My dissertation title is “Many body physics in pseudospin- ½ iridate.” Theoretical attempts to solve any many body problem are often limited by the computational capability; thus, experimental study of representative materials becomes necessary. In systems like iridate, which combines electron correlation and spin orbit coupling, there is a rare S–½ square lattice system for studying many body physics described by Hubbard Hamiltonian. This study will provide us a better understanding of the fundamental science; additionally, it could open new possibilities for realization of exotic phenomenon like high temperature superconductivity.
How is materials processing involved in your research?
The realization of pseudospin–½ iridate systems requires state-of-the-art synthesis methods, and advanced characterization techniques are necessary to understand its properties. The key concept in the 5d transition metal oxides is the strong interplay between charge, spin, and structural degrees of freedom. While bulk single crystal iridate is often too robust, the iridate heterostructures achieved by an atomic level layer-by-layer growth technique provide a much higher tunability. The structural degree of freedom by applying epitaxial strain on the iridate heterostructure, achieved by synthesizing iridate on various substrates with different lattice mismatch, can be used to tune the strength of the electron correlation. Through characterization experiments like X-ray diffraction, the structural distortion and deformation induced by epitaxial strain can be accurately determined. Combined with the measurements of electronic and magnetic properties, we are able to understand the electron interaction under different correlation limit.
Provide an example of where the material, process, or properties you are studying might find an application.

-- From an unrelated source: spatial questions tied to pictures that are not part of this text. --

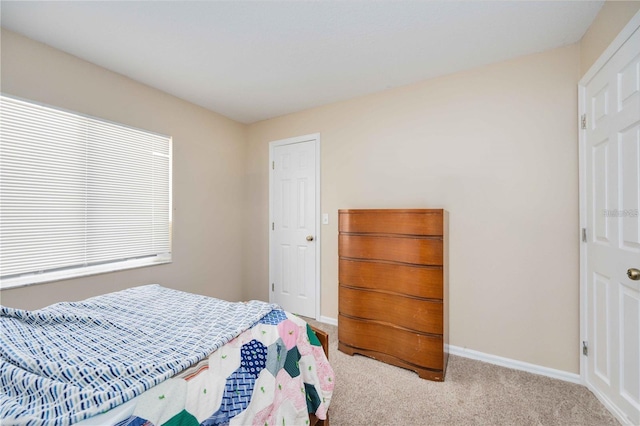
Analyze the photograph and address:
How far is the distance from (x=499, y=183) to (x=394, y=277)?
3.74 feet

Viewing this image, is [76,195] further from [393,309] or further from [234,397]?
[393,309]

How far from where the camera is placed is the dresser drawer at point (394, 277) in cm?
191

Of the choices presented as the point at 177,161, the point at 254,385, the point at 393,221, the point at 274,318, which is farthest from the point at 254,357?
the point at 177,161

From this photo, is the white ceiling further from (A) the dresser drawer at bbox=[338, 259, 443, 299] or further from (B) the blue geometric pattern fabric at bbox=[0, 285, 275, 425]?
(B) the blue geometric pattern fabric at bbox=[0, 285, 275, 425]

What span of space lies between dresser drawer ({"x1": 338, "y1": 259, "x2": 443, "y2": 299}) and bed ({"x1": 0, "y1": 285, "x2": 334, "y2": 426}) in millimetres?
815

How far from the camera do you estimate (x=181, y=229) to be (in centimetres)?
278

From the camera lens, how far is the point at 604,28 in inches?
60.7

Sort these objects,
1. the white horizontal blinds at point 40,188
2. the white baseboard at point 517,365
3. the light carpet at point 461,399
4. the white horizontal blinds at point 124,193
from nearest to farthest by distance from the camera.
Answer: the light carpet at point 461,399, the white horizontal blinds at point 40,188, the white baseboard at point 517,365, the white horizontal blinds at point 124,193

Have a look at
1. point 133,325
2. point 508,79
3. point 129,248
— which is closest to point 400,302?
point 133,325

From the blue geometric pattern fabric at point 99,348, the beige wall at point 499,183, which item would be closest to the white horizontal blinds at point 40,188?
the blue geometric pattern fabric at point 99,348

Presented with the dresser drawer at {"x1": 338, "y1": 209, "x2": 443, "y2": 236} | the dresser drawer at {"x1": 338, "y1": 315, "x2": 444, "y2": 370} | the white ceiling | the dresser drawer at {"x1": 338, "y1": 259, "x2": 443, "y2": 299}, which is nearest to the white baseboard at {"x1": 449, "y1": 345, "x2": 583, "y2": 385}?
the dresser drawer at {"x1": 338, "y1": 315, "x2": 444, "y2": 370}

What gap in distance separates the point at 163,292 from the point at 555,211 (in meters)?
2.90

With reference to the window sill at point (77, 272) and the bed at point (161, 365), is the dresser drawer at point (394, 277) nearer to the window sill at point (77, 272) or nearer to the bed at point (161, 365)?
the bed at point (161, 365)

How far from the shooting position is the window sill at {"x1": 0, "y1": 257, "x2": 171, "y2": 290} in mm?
1747
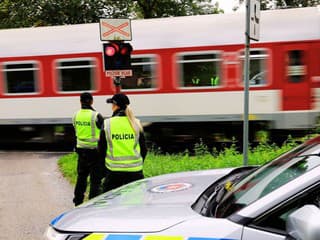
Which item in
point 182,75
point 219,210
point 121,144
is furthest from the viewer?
point 182,75

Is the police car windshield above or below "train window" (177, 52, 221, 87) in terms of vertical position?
below

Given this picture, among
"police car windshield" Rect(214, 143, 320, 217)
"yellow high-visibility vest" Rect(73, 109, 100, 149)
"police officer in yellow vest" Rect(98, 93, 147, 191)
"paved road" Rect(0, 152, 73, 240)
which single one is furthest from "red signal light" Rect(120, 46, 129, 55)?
"police car windshield" Rect(214, 143, 320, 217)

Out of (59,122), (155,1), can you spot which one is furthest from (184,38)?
(155,1)

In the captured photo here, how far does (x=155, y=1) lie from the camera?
2833 cm

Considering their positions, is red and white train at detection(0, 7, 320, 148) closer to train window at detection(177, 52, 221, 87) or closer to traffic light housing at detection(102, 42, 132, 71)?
train window at detection(177, 52, 221, 87)

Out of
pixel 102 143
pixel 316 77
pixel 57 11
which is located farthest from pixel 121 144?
pixel 57 11

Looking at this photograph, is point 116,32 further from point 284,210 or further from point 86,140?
point 284,210

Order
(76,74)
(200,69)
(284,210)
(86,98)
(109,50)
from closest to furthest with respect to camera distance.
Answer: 1. (284,210)
2. (86,98)
3. (109,50)
4. (200,69)
5. (76,74)

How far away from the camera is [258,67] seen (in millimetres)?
11148

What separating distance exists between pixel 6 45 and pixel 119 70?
684 cm

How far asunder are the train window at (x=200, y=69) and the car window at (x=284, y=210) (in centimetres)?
927

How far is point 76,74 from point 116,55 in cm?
510

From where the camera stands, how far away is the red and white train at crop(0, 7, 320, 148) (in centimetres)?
1099

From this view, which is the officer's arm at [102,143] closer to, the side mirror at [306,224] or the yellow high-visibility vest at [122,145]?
the yellow high-visibility vest at [122,145]
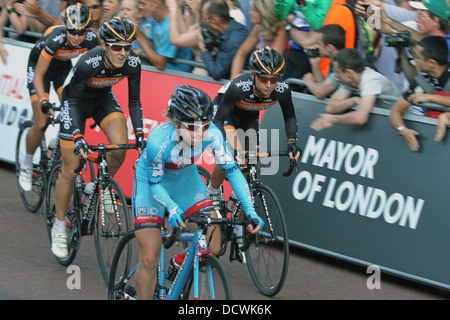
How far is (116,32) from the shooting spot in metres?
6.65

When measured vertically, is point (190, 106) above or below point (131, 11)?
above

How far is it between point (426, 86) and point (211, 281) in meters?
3.36

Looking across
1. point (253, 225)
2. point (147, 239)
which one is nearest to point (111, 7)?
point (147, 239)

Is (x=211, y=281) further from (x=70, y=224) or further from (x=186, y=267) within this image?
(x=70, y=224)

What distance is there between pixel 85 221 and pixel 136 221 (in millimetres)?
1666

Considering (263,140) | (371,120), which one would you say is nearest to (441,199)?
(371,120)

The development of semiconductors has become more and more difficult to keep up with Moore’s law, and the focus has moved to alternative electronic devices like spintronics. The iridate superlattices can also be made into antiferromagnetic spintronics. Through an atomically controlled layer by-layer growth technique, we are able to make an iridate superlattice that approaches quasi-2D limit. By applying an external magnetic field on the iridate superlattice, the strength of magnetization and ordering temperature can be controlled. This can be used as a switch where the on and off of magnetic ordering is controlled by an external magnetic field.